**Page excerpt**
To Dany, Westeros is just an idea—her “home” exists in forms that are “foreign” (Rhaesh Andahli, the Sunset Kingdoms) to Westerosi. But for Dany, who has spent her entire life on the other side of the Narrow Sea, these names aren’t foreign at all (which is why I put foreign in quotations). And yet, she doesn’t see herself as belonging to the Free Cities either—she holds herself apart from them, despite having spent her entire life in Essos. What a terrible thing it is to feel forever lost, to always see yourself as an outsider.


Important locations like Casterly Rock and Highgarden are nothing more than words, not tangible realities. When she tries to picture Westeros, it’s almost childishly idealized: green hills, flowered plains, blue-grey mountains. That tells me she has very little concept of what Westeros is actually like. Yet, for all the homesickness and the sense of being forever lost, she is such a stark contrast to Viserys. Her quiet detachment versus his desperate fixation is deeply tragic.
That detachment, though, will serve her well when she finally reaches Westeros. She has never truly set foot there, so she will be able to see the land for what it is rather than what she’s imagined it to be. Unlike Viserys, she hasn’t shackled herself to a fantasy. And because of that, she’ll have the ability to move forward in reality. That clarity will be a strength—once she overcomes the inevitable disappointment.


There are so many strangers in Drogo’s manse, but Jorah Mormont is the strangest of all. Like Dany, he’s on the wrong side of the Narrow Sea, and that alone makes him intriguing to her.

**Raw data**
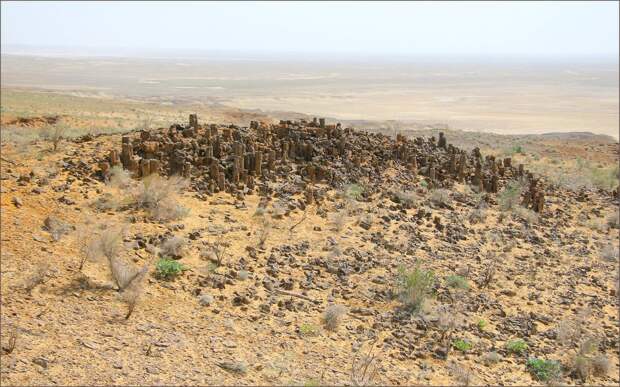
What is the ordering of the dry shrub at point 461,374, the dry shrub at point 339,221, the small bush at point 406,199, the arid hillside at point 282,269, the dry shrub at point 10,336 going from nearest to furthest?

**What the exercise asks**
Reproduce the passage of the commentary on Dany above from "Important locations like" up to and including "is deeply tragic.".

**Written response**
Important locations like Casterly Rock and Highgarden are nothing more than words, not tangible realities. When she tries to picture Westeros, it’s almost childishly idealized: green hills, flowered plains, blue-grey mountains. That tells me she has very little concept of what Westeros is actually like. Yet, for all the homesickness and the sense of being forever lost, she is such a stark contrast to Viserys. Her quiet detachment versus his desperate fixation is deeply tragic.